Why Do We Obey Authority?

Why Do We Obey Authority? The Psychology Behind Following Orders
Imagine you're in a room, and someone in a lab coat tells you to press a button that you think could hurt another person. Would you do it?
This was the setup of one of psychology's most famous (and shocking) experiments—Stanley Milgram's Obedience Study (1963). Milgram wanted to understand how ordinary people could commit horrible acts just because they were told to. His research was inspired by the Holocaust and the idea that people were "just following orders."
In the study, participants believed they were giving electric shocks to another person (an actor, not actually harmed) whenever they answered questions incorrectly. The shocks increased in intensity, and even when the actor screamed in pain, most participants kept going—just because a researcher calmly told them to continue.
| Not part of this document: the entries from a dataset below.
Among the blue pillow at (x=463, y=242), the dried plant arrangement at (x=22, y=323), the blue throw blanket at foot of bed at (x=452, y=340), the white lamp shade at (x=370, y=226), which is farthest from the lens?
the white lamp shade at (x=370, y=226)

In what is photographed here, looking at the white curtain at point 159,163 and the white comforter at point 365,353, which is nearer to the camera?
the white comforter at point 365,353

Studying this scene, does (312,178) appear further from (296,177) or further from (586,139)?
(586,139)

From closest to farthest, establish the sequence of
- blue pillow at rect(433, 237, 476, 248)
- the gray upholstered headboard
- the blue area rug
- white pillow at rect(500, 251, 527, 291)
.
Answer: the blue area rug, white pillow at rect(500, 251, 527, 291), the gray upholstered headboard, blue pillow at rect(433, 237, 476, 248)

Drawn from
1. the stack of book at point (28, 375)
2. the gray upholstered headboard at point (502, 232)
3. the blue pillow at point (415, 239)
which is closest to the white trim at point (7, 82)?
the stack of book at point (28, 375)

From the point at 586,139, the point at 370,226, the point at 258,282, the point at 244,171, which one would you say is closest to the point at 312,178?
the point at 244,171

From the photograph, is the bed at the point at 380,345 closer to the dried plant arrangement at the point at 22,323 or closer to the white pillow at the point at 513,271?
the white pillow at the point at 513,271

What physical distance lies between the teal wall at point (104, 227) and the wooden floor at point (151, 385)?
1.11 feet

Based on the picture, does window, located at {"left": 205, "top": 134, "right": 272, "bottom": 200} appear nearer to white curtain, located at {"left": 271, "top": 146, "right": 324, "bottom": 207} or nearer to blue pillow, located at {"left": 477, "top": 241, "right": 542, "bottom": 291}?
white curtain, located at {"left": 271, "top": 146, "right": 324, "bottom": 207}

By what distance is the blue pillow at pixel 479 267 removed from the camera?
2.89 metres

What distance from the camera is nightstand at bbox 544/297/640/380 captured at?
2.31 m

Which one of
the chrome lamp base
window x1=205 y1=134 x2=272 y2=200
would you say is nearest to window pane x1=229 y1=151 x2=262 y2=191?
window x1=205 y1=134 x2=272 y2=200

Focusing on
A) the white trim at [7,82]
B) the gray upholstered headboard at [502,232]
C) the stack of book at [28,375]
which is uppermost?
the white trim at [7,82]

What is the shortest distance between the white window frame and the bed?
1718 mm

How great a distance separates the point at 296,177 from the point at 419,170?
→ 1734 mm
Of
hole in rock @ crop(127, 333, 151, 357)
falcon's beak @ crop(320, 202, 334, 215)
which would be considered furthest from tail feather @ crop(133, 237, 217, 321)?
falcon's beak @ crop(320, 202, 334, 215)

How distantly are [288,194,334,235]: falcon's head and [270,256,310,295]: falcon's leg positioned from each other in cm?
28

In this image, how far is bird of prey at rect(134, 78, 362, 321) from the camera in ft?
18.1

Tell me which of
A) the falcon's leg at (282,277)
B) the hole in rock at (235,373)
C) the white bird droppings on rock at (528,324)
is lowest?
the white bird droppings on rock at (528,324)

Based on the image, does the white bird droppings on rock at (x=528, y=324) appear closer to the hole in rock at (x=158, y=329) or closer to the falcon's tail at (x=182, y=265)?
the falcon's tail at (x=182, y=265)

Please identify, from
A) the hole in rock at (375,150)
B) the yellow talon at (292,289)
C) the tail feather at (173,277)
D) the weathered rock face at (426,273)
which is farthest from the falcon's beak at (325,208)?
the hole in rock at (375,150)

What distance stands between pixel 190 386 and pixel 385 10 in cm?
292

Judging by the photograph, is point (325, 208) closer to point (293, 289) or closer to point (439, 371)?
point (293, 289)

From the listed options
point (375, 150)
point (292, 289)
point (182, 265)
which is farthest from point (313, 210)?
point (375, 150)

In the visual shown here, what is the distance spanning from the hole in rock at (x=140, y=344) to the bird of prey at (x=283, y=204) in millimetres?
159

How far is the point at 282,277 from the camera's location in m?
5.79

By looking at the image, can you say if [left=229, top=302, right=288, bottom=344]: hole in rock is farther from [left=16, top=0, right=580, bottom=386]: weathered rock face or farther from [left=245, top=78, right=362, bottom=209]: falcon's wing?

In fact, 65% of people went all the way to the highest voltage.
So, what made them obey?
Milgram found that situational factors, not personality, were the key. People are more likely to obey when:
- The authority figure seems legitimate (e.g., wearing a lab coat)
- The orders are given in a formal setting (like a university)
- Responsibility is shifted to the authority ("I'm just following instructions")
This ties in with agentic state theory—the idea that we see ourselves as acting on behalf of someone else, so we don't feel personally responsible.

This links well to the social influence topic.
What makes Milgram's study so fascinating is that it shows how normal people—like you or me—can be influenced to do things we wouldn't expect of ourselves. It's a powerful reminder of how much our environment shapes our behaviour.